In the past I’ve happily run a few virtual images on my desktop machine, albeit paired back to 500MB RAM each. But 7, there’s no way that’s going to run on my current desktop, even if I had enough RAM.
So I decided it was time to invest in some hardware to give me the flexibility to build larger virtual environments.
This is where VMware’s awesome ESXi product comes in (which I see has now been renamed to vSphere Hypervisor 4.1).
I won’t repeat what many excellent blog posts have already said about ESXi, but essentially it’s a small operating system which can run multiple virtualised machines on top it – by providing a virtual hardware layer to the virtual machines, it can share the underlying physical system resources out. The sweet thing about this is that you can start and stop virtual machines in a matter of seconds, and very easily duplicate machines. So on one reasonably powered server, you can run a bunch of virtual machines thereby reducing your hardware overheads.
This kind of approach is great both for business line systems and development environments. I will of course be using it for the latter.
One of my big concerns was getting compatible hardware, and not paying too much for it.
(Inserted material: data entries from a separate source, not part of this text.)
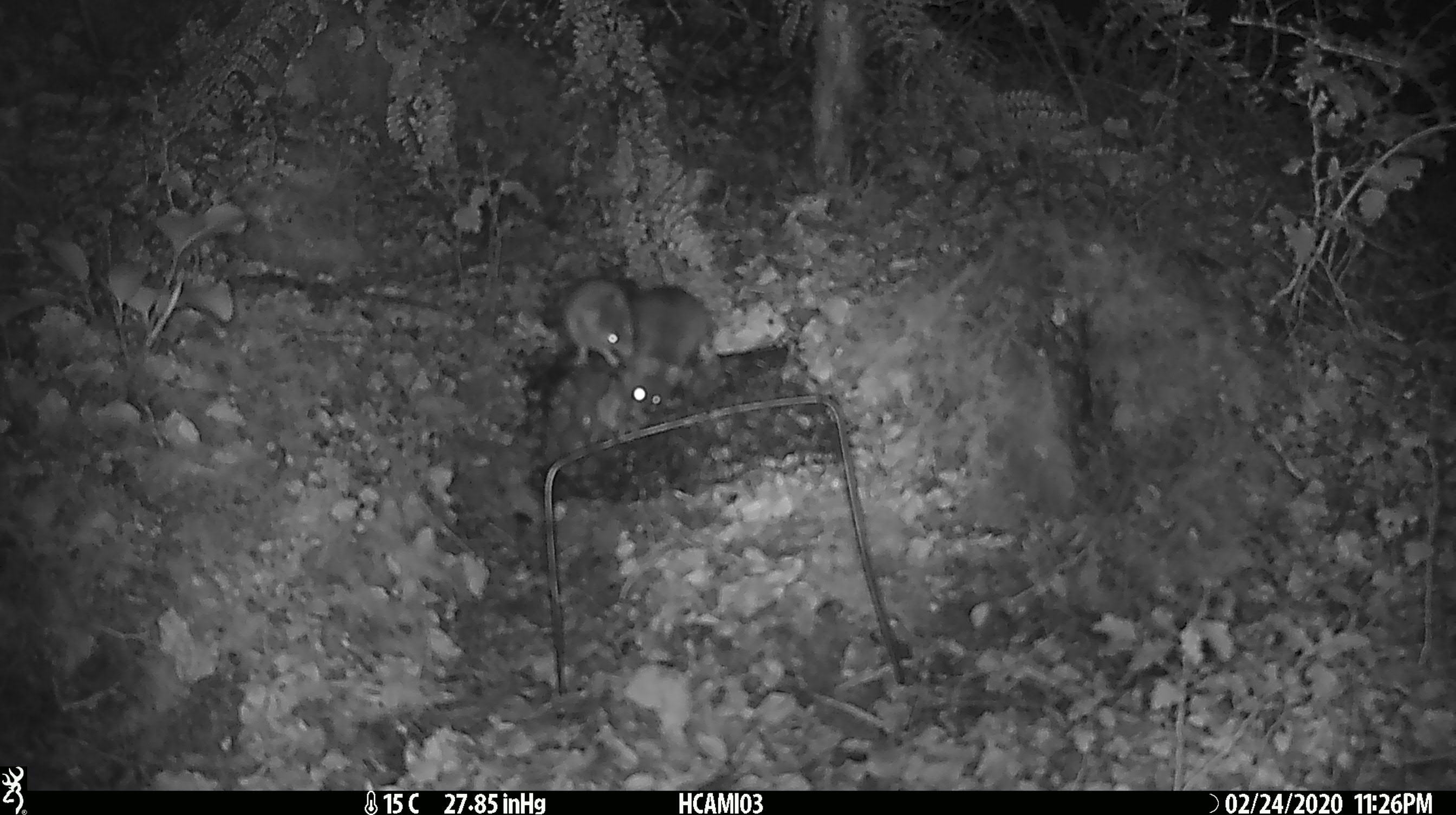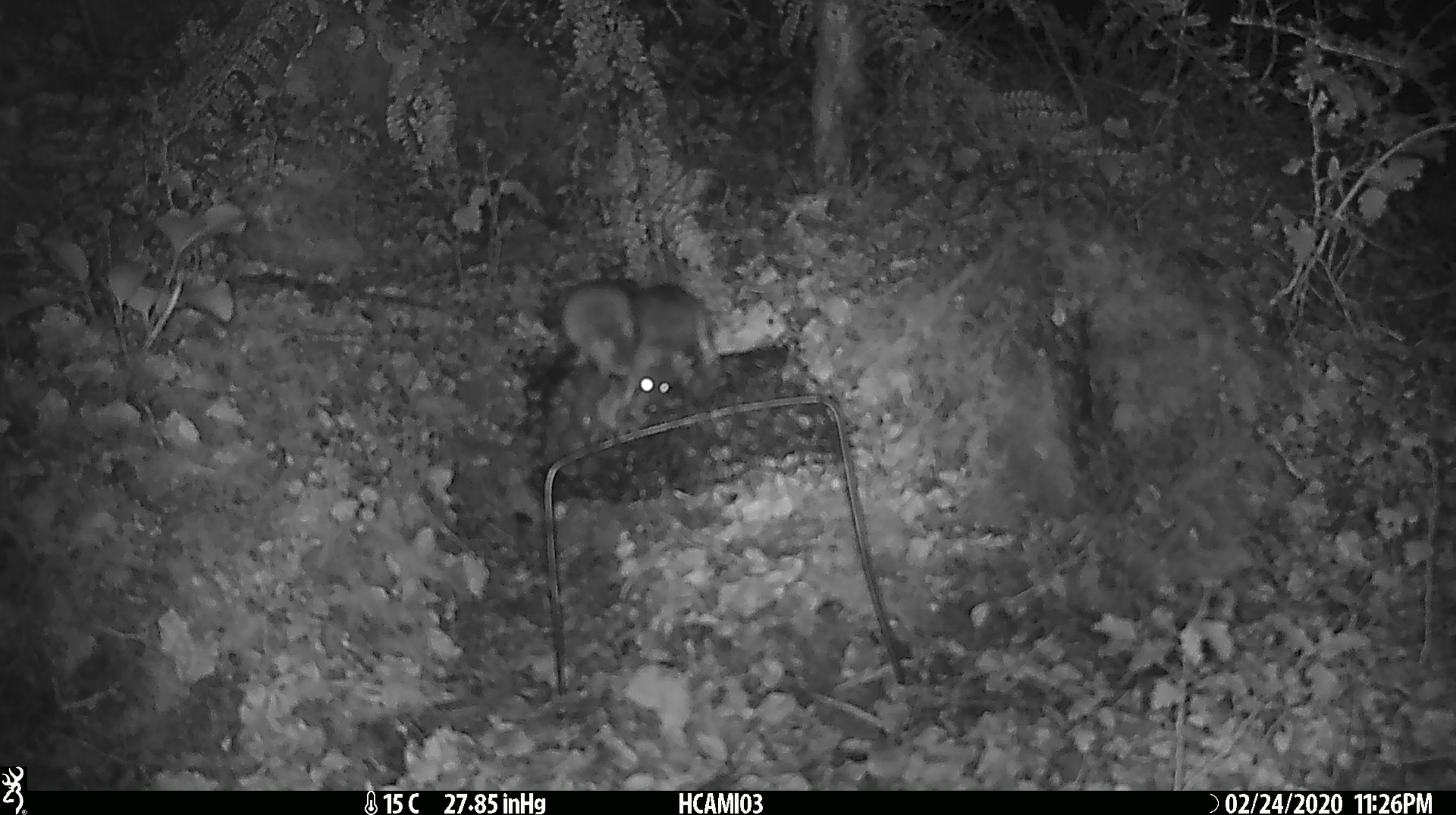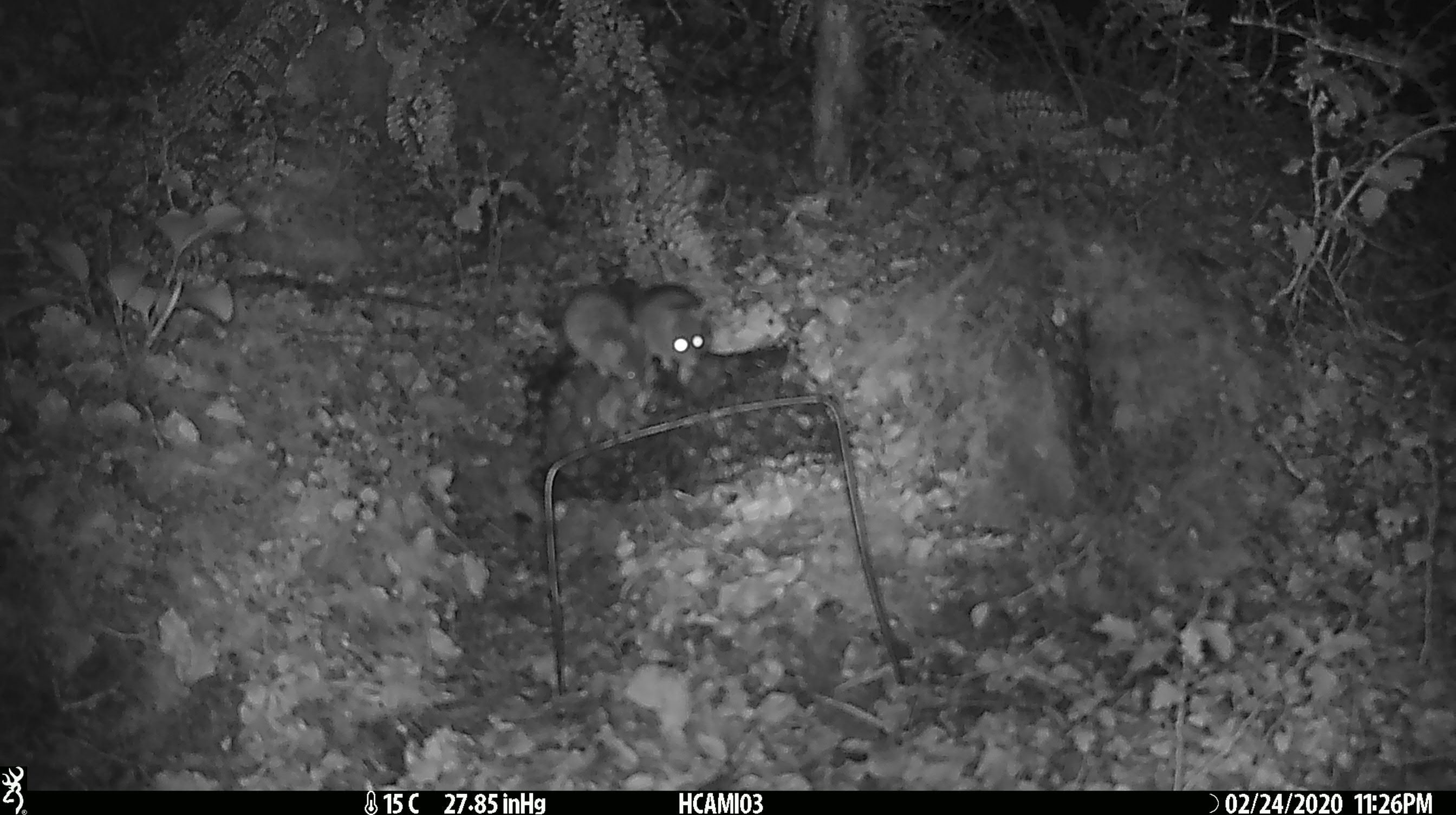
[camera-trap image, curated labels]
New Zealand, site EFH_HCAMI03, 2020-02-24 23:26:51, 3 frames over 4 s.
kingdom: Animalia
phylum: Chordata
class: Mammalia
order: Rodentia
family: Muridae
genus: Mus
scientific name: Mus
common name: mouse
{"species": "mouse (Mus)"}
After some Googling and talking to fellow geeks I settled on the HP Proliant ML110 G6. This is an entry level HP server and the base build comes with a 250GB SATA drive and 1GB RAM.
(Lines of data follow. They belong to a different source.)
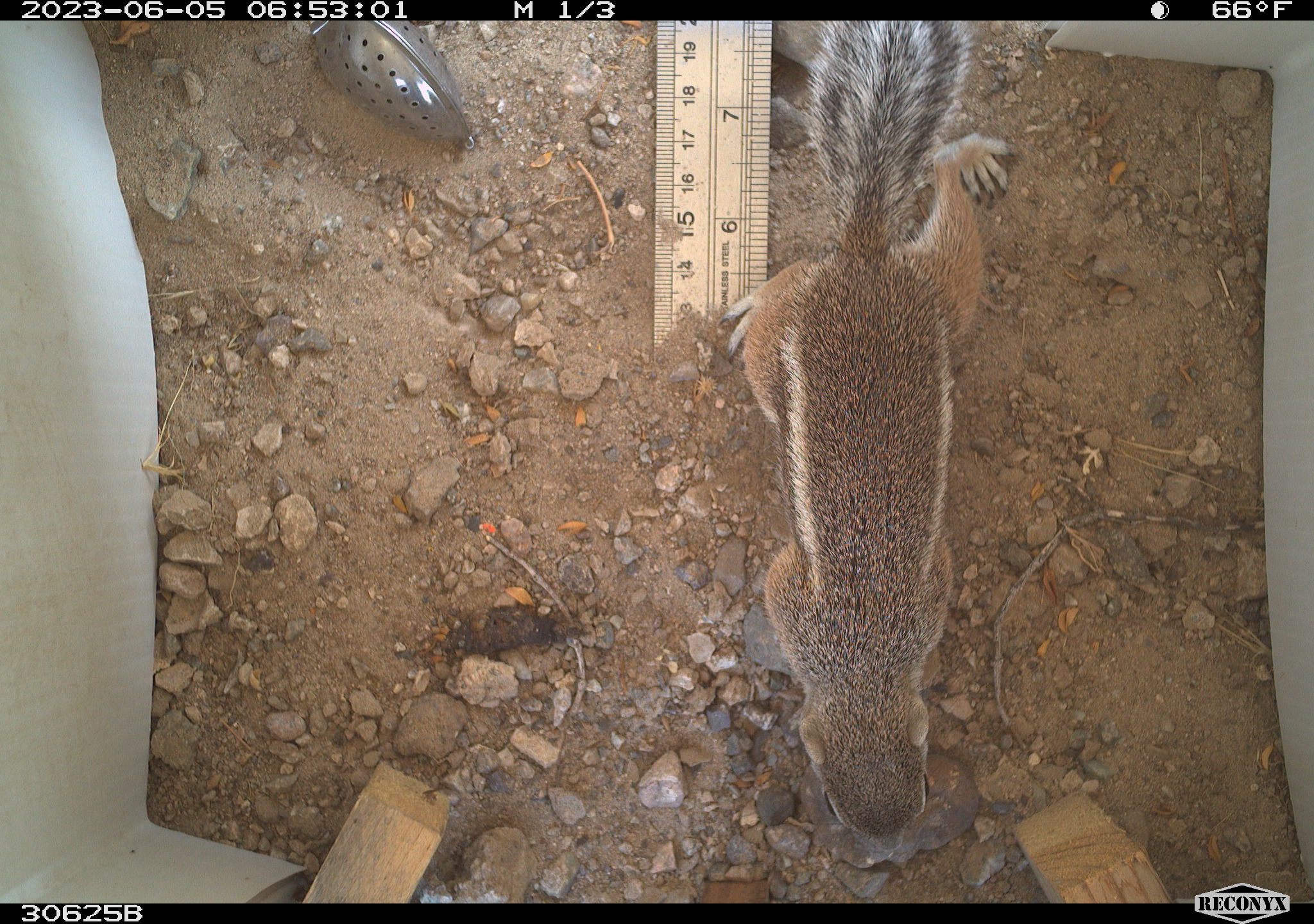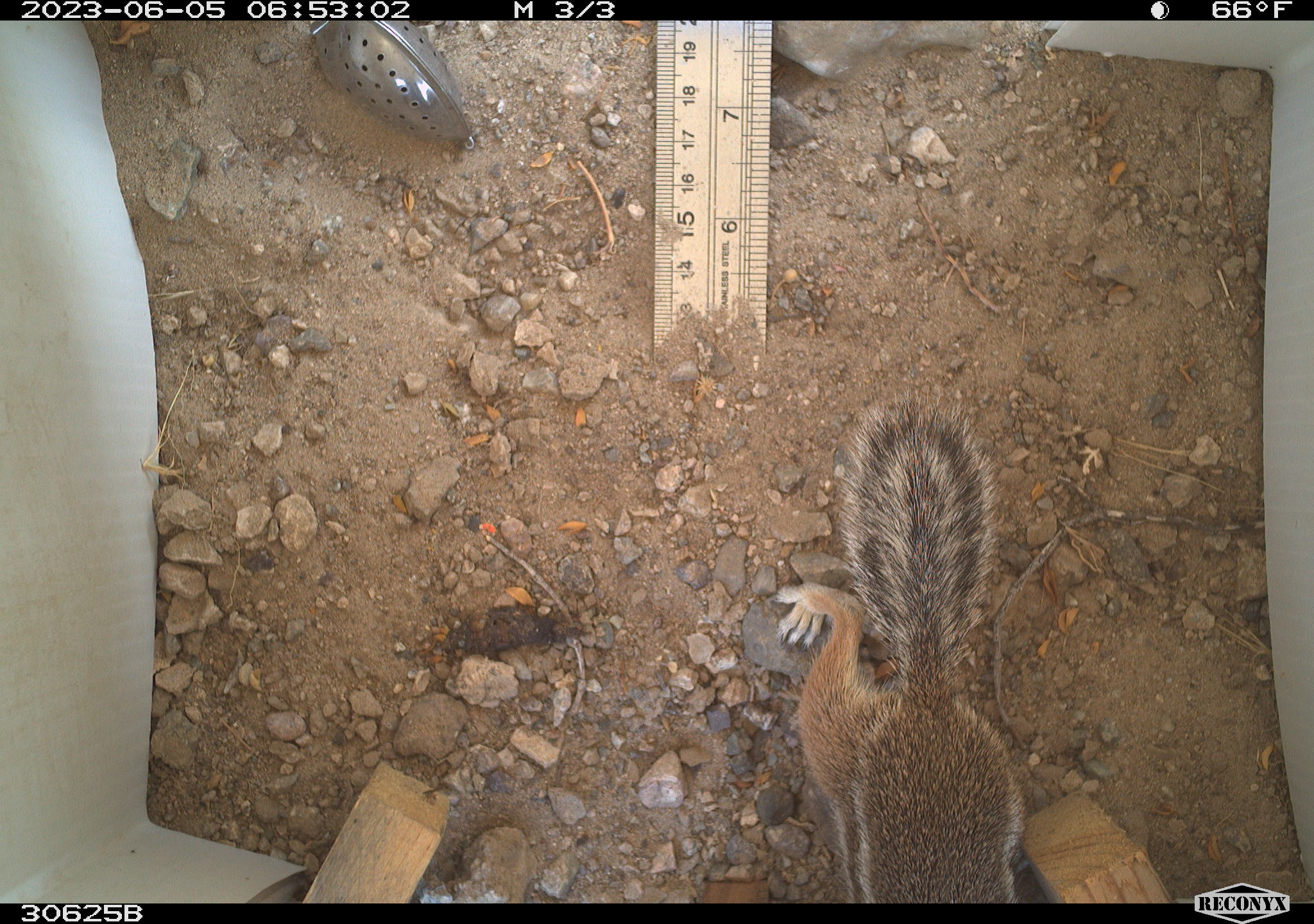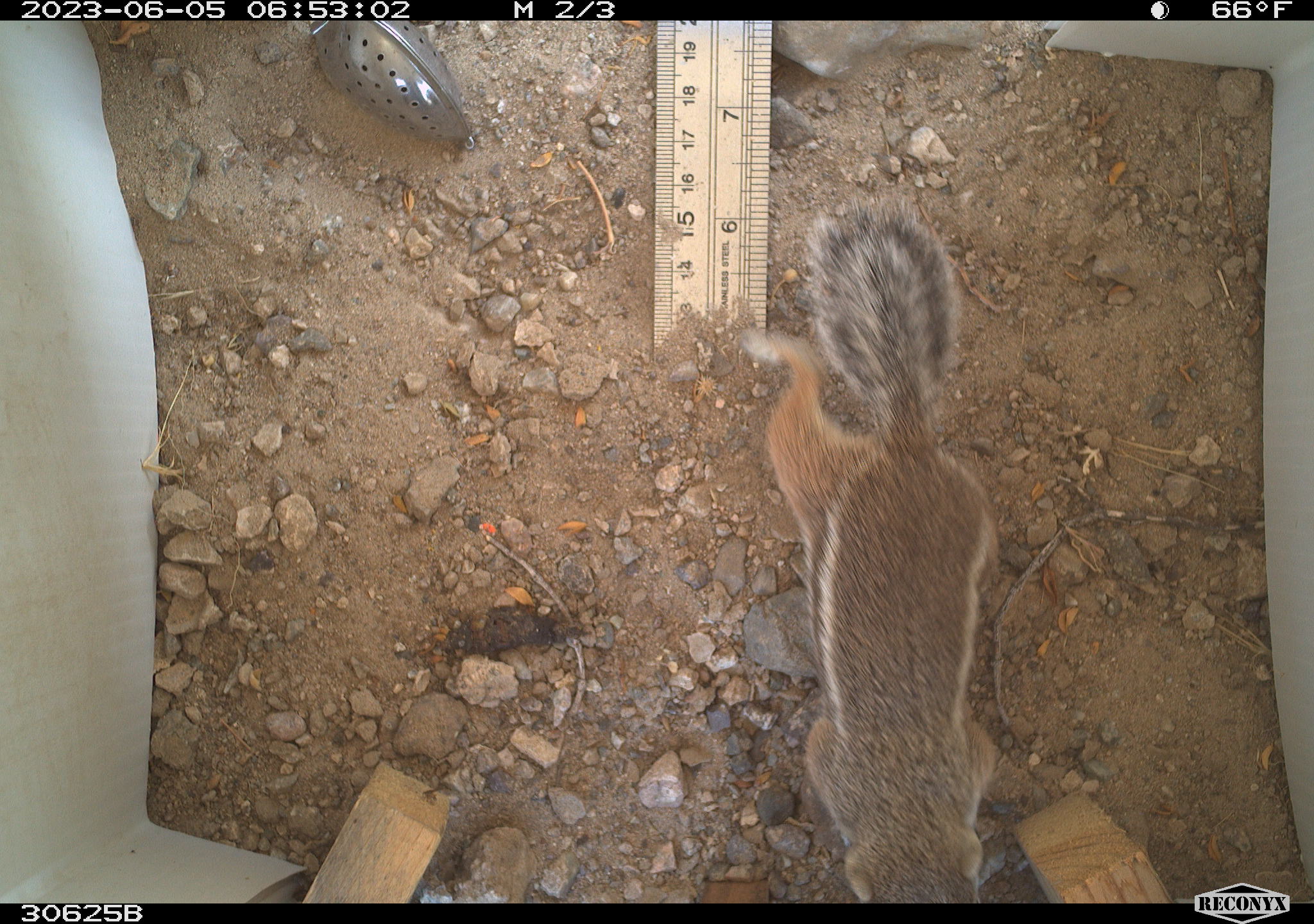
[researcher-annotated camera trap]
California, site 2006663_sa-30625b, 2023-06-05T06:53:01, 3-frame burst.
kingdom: Animalia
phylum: Chordata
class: Mammalia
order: Rodentia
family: Sciuridae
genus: Ammospermophilus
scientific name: Ammospermophilus leucurus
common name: white-tailed antelope squirrel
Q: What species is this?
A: White-tailed antelope squirrel (Ammospermophilus leucurus).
Whilst I couldn’t do much about the processor, the main two limiting factors were the disk space and RAM. Most of the virtual machines I want to create are circa 50GB each, so 250GB would run out very quickly.
Therefore I made two upgrades: I bought a Western Digital 1TB ‘green’ SATA drive (only 5400 RPM) and 8GB RAM (2x4GB).
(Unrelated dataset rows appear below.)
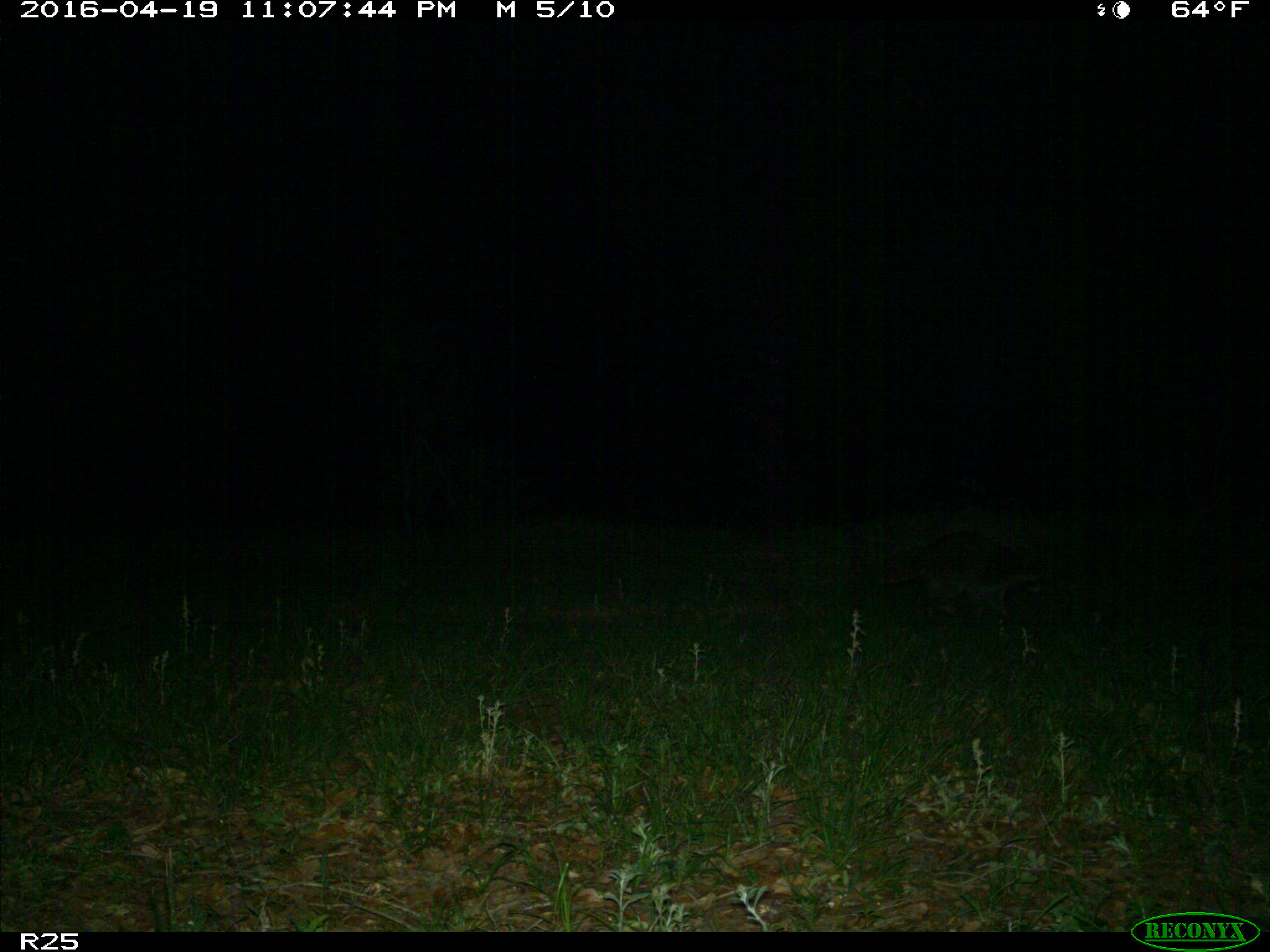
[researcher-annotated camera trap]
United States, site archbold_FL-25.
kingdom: Animalia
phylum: Chordata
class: Mammalia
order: Carnivora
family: Procyonidae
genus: Procyon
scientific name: Procyon lotor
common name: common raccoon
With the new hardware in place I needed one other item – a 2GB USB stick. Yes, to make life easier you can install and boot ESXi from a USB stick, rather than take up space on your image storage drives. And the HP machine’s motherboard came with an on-board USB socket – so I simply plugged the stick into the motherboard.
I initially installed the special HP version of ESXi – supposedly it is preferable because it comes with all of the HP drivers. However after one hour of running I discovered the kernel had performed a memory dump, and after several reoccurrences I ditched it and went back to the vanilla ESXi image and haven’t had any problems since.
Once booted it’s best to assign a static IP address to your ESXi box and then that’s it – I’ve stashed mine away in the garage.
Once the server is set up you can forget about needing to be near it, as you do everything from the equally awesome (although sometimes annoyingly sluggish) VMWare vSphere Center program. This tool allows you to create new virtual machines, upload ISO images to the datastore (you’ll need these to install any software, i.e. the operating systems for your virtual machines).
So now when I’m ready, I fire up my the virtual lab in question and I can happily run all 7 virtual images on 1GB RAM each.
And when I’m ready, I can max the RAM up to 16GB!